EXERCISE PROMPT >> Every single entry that follows must be copied exactly.
★ ★ ★ ★
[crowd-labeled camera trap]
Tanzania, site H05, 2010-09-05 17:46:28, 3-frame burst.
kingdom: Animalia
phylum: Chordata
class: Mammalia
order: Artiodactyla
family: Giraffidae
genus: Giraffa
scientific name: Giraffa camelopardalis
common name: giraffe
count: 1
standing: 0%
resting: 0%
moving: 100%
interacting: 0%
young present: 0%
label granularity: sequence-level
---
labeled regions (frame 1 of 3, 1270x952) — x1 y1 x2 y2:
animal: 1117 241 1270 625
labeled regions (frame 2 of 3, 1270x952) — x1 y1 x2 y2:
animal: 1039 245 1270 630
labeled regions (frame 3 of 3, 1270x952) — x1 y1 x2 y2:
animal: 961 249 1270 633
★ ★ ★ ★
REPLY TO THE TASK >>
[crowd-labeled camera trap]
Tanzania, site H05, 2010-09-05 17:46:28, 3-frame burst.
kingdom: Animalia
phylum: Chordata
class: Mammalia
order: Artiodactyla
family: Giraffidae
genus: Giraffa
scientific name: Giraffa camelopardalis
common name: giraffe
count: 1
standing: 0%
resting: 0%
moving: 100%
interacting: 0%
young present: 0%
label granularity: sequence-level
---
labeled regions (frame 1 of 3, 1270x952) — x1 y1 x2 y2:
animal: 1117 241 1270 625
labeled regions (frame 2 of 3, 1270x952) — x1 y1 x2 y2:
animal: 1039 245 1270 630
labeled regions (frame 3 of 3, 1270x952) — x1 y1 x2 y2:
animal: 961 249 1270 633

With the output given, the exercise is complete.